--- Begin The input ---

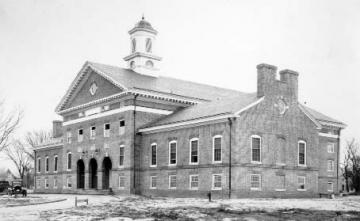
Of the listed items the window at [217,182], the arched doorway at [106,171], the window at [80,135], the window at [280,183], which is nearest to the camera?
the window at [217,182]

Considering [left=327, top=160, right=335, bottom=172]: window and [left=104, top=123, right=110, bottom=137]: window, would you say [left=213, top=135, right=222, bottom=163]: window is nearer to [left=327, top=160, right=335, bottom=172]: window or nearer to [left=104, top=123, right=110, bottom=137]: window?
[left=104, top=123, right=110, bottom=137]: window

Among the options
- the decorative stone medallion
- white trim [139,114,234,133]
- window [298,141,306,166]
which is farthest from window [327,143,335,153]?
the decorative stone medallion

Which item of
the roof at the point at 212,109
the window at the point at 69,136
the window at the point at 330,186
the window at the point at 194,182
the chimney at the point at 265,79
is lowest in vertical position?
the window at the point at 330,186

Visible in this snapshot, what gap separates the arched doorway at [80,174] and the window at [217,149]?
19.1 metres

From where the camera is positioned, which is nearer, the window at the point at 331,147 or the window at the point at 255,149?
the window at the point at 255,149

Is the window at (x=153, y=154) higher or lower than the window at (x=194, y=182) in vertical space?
higher

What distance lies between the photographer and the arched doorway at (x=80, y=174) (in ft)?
174

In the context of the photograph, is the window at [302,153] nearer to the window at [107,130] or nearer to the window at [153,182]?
the window at [153,182]

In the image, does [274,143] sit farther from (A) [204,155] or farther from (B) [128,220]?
(B) [128,220]

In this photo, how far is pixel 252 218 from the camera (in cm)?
2089

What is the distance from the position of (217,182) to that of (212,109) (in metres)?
5.99

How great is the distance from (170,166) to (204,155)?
4246 millimetres

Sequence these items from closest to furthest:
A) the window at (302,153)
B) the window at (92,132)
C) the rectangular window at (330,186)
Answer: the window at (302,153), the window at (92,132), the rectangular window at (330,186)

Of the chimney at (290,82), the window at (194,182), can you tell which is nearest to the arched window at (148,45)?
the chimney at (290,82)
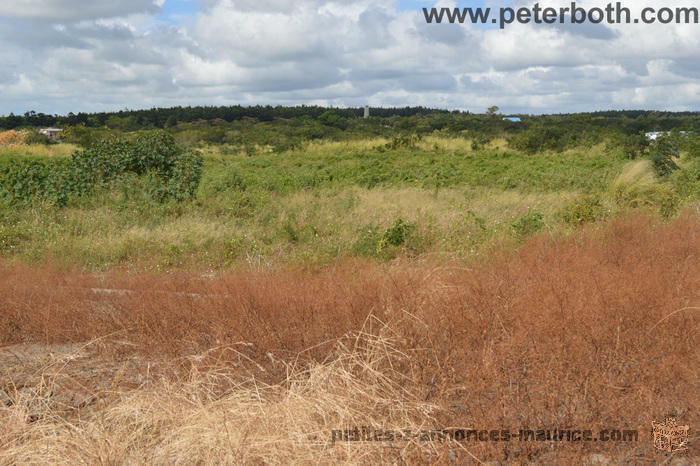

--- End The input ---

## Work to do
Can you copy out, word for word, every line from the one holding "Is the window at (x=153, y=154)" through the last line, both included, with the pictures left out?

## Output
Is the window at (x=153, y=154) higher or lower than the window at (x=194, y=182) in vertical space?
higher

What distance lies between the photographer and the arched doorway at (x=80, y=174) (in ft)?
174

In the context of the photograph, is the window at [302,153] nearer to the window at [107,130] or nearer to the window at [153,182]?
the window at [153,182]

In the image, does [274,143] sit farther from (A) [204,155] or farther from (B) [128,220]?
(B) [128,220]

In this photo, how far is pixel 252 218 from the camera (in cm)?
2089

What is the distance from the position of (217,182) to that of (212,109) (in metres)?
5.99

How great is the distance from (170,166) to (204,155)?
4246 millimetres

Sequence these items from closest to furthest:
A) the window at (302,153)
B) the window at (92,132)
C) the rectangular window at (330,186)
Answer: the window at (302,153), the window at (92,132), the rectangular window at (330,186)

Of the chimney at (290,82), the window at (194,182), can you tell which is nearest to the arched window at (148,45)?
the chimney at (290,82)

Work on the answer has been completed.